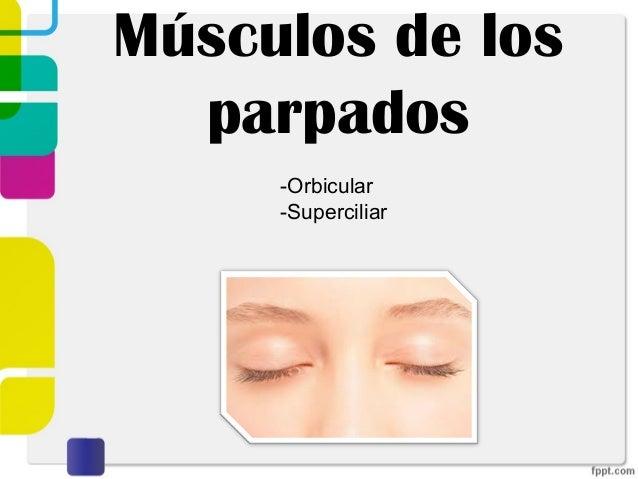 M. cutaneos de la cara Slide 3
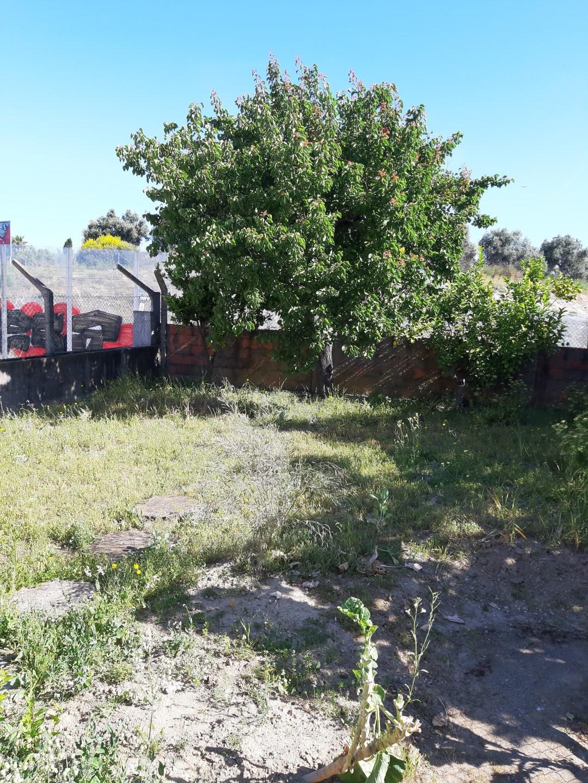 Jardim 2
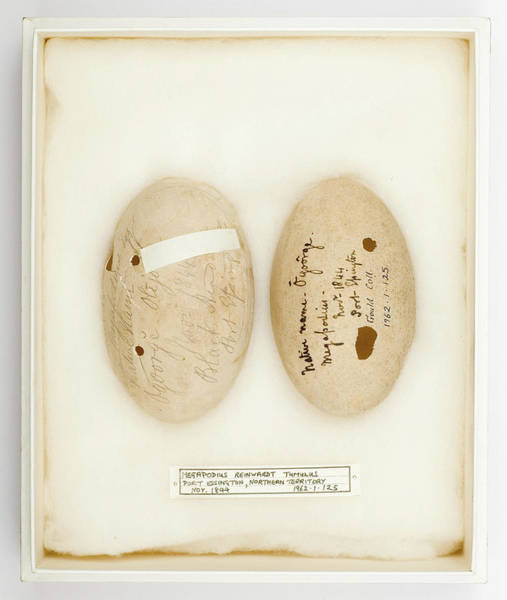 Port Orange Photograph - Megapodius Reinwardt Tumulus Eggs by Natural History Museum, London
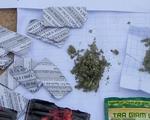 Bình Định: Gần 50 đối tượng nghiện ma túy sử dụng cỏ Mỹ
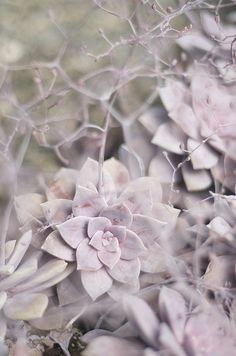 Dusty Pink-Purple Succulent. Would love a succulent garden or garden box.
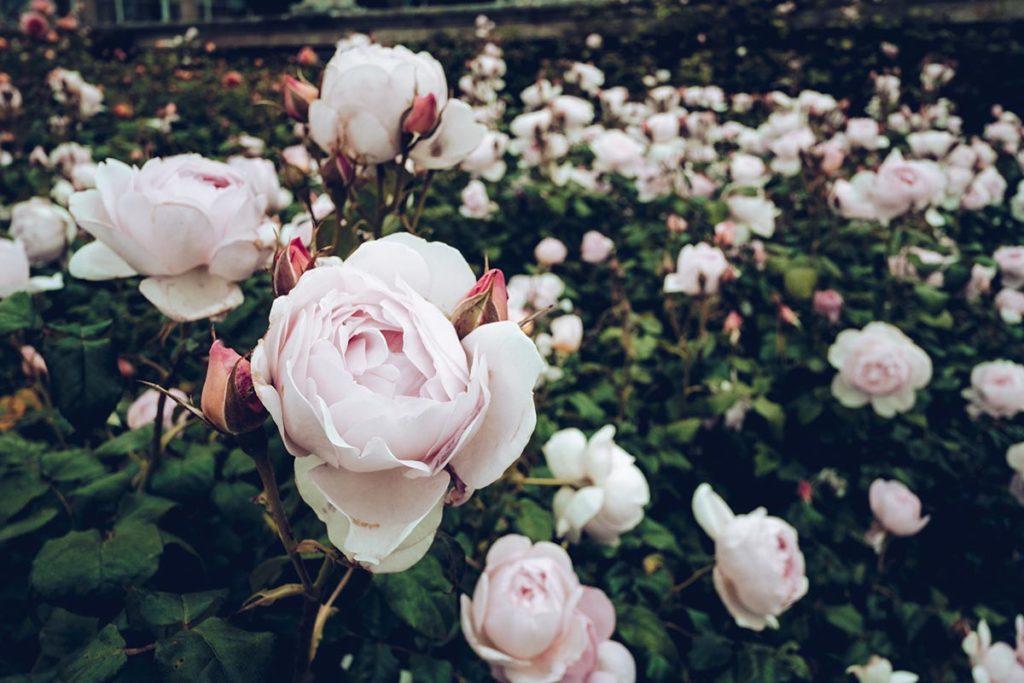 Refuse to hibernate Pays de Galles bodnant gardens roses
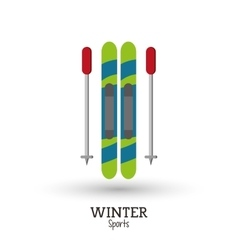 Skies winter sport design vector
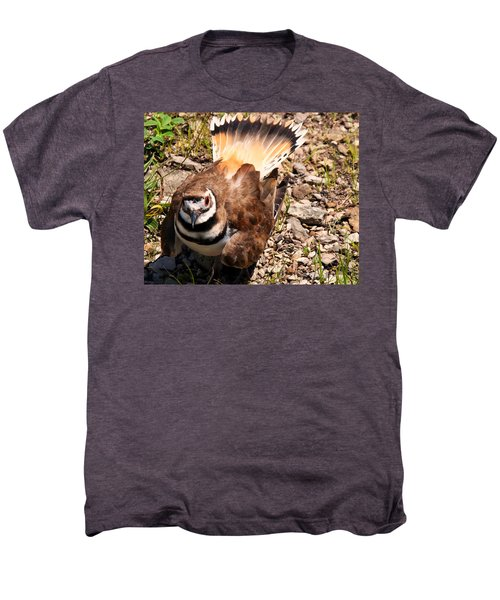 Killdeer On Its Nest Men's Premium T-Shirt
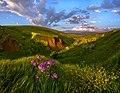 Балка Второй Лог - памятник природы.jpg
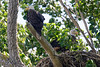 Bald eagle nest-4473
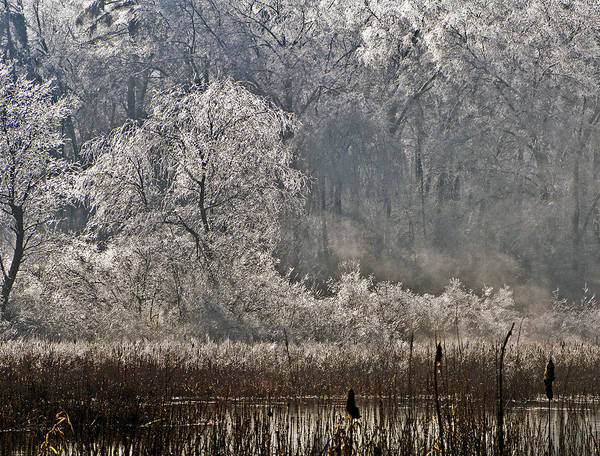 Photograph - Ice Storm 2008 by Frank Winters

######

What is being asked – Repeat the lines above exactly, and keep every picture out.

Output for this task –
 M. cutaneos de la cara Slide 3
 Jardim 2
 Port Orange Photograph - Megapodius Reinwardt Tumulus Eggs by Natural History Museum, London
 Bình Định: Gần 50 đối tượng nghiện ma túy sử dụng cỏ Mỹ
 Dusty Pink-Purple Succulent. Would love a succulent garden or garden box.
 Refuse to hibernate Pays de Galles bodnant gardens roses
 Skies winter sport design vector
 Killdeer On Its Nest Men's Premium T-Shirt
 Балка Второй Лог - памятник природы.jpg
 Bald eagle nest-4473
 Photograph - Ice Storm 2008 by Frank Winters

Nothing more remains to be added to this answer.